Problem description
Return every record verbatim.

Records excerpted from a collection:

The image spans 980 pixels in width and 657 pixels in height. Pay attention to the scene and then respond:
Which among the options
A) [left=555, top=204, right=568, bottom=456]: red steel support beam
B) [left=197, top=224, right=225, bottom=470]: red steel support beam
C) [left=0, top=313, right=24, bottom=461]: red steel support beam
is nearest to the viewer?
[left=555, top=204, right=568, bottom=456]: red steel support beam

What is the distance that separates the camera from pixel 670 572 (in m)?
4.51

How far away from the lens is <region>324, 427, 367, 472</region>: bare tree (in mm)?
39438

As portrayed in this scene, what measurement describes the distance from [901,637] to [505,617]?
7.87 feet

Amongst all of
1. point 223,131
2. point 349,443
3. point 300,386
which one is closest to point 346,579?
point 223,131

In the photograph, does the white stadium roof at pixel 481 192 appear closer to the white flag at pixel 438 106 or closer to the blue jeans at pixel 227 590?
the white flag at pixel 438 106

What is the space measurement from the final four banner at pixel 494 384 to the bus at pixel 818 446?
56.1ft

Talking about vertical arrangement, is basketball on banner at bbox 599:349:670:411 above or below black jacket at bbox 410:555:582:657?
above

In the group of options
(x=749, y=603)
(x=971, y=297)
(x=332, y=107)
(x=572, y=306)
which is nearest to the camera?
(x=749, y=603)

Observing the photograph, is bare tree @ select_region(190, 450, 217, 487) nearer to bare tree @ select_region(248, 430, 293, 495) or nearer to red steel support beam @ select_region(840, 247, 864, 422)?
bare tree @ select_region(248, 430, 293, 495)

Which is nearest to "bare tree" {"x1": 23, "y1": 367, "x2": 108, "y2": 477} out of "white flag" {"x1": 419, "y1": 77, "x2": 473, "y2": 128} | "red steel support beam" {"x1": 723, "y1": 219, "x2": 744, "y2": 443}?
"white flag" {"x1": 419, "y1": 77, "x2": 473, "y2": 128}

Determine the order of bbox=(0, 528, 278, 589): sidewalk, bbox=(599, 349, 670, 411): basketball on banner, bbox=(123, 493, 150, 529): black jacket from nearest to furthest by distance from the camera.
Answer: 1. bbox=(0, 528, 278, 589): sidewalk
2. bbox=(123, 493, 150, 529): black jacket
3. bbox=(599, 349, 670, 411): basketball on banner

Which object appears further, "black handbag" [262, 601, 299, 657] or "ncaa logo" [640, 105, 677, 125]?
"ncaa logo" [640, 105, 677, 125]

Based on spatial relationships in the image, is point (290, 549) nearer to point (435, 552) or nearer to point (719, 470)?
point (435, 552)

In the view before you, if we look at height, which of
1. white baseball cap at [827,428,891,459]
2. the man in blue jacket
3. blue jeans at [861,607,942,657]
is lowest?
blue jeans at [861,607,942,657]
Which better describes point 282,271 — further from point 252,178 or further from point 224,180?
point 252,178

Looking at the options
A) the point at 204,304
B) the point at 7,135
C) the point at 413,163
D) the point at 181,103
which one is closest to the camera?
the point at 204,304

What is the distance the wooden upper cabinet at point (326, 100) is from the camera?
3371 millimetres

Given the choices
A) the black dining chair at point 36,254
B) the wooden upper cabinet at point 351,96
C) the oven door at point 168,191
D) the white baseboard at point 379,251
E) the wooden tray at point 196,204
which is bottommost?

The completed task
The image spans 980 pixels in width and 657 pixels in height. Pay attention to the scene and then respond:
Which among the options
A) [left=555, top=204, right=568, bottom=456]: red steel support beam
B) [left=197, top=224, right=225, bottom=470]: red steel support beam
C) [left=0, top=313, right=24, bottom=461]: red steel support beam
is nearest to the viewer?
[left=555, top=204, right=568, bottom=456]: red steel support beam

What is the distance that separates the camera from pixel 670 572 (in m)?
4.51

How far away from the lens is <region>324, 427, 367, 472</region>: bare tree (in mm)?
39438

As portrayed in this scene, what measurement describes the distance from [901,637] to [505,617]?
7.87 feet

Amongst all of
1. point 223,131
2. point 349,443
3. point 300,386
which one is closest to point 346,579?
point 223,131

In the photograph, does the white stadium roof at pixel 481 192 appear closer to the white flag at pixel 438 106 or closer to the blue jeans at pixel 227 590?
the white flag at pixel 438 106

What is the space measurement from the final four banner at pixel 494 384 to the bus at pixel 818 446?
56.1ft

Talking about vertical arrangement, is basketball on banner at bbox 599:349:670:411 above or below black jacket at bbox 410:555:582:657?
above

In the group of options
(x=749, y=603)
(x=971, y=297)
(x=332, y=107)
(x=572, y=306)
which is nearest to the camera?
(x=749, y=603)

Observing the photograph, is bare tree @ select_region(190, 450, 217, 487) nearer to bare tree @ select_region(248, 430, 293, 495) or nearer to red steel support beam @ select_region(840, 247, 864, 422)?
bare tree @ select_region(248, 430, 293, 495)

Which is nearest to "bare tree" {"x1": 23, "y1": 367, "x2": 108, "y2": 477} out of "white flag" {"x1": 419, "y1": 77, "x2": 473, "y2": 128} | "red steel support beam" {"x1": 723, "y1": 219, "x2": 744, "y2": 443}?
"white flag" {"x1": 419, "y1": 77, "x2": 473, "y2": 128}

Determine the order of bbox=(0, 528, 278, 589): sidewalk, bbox=(599, 349, 670, 411): basketball on banner, bbox=(123, 493, 150, 529): black jacket from nearest to furthest by distance from the camera.
Answer: 1. bbox=(0, 528, 278, 589): sidewalk
2. bbox=(123, 493, 150, 529): black jacket
3. bbox=(599, 349, 670, 411): basketball on banner

Which object appears further, "black handbag" [262, 601, 299, 657] or "ncaa logo" [640, 105, 677, 125]?
"ncaa logo" [640, 105, 677, 125]

Based on spatial relationships in the image, is point (290, 549) nearer to point (435, 552) or nearer to point (719, 470)?
point (435, 552)

In the view before you, if we look at height, which of
1. white baseball cap at [827,428,891,459]
2. the man in blue jacket
3. blue jeans at [861,607,942,657]
is lowest?
blue jeans at [861,607,942,657]
Which better describes point 282,271 — further from point 252,178 or further from point 224,180?
point 252,178

Looking at the options
A) the point at 204,304
B) the point at 7,135
C) the point at 413,163
D) the point at 181,103
which one is closest to the camera?
the point at 204,304

What is the distance the wooden upper cabinet at point (326, 100) is from the camera?
3371 millimetres

Given the choices
A) the black dining chair at point 36,254
B) the wooden upper cabinet at point 351,96
C) the oven door at point 168,191
D) the white baseboard at point 379,251
E) the wooden tray at point 196,204
which is bottommost?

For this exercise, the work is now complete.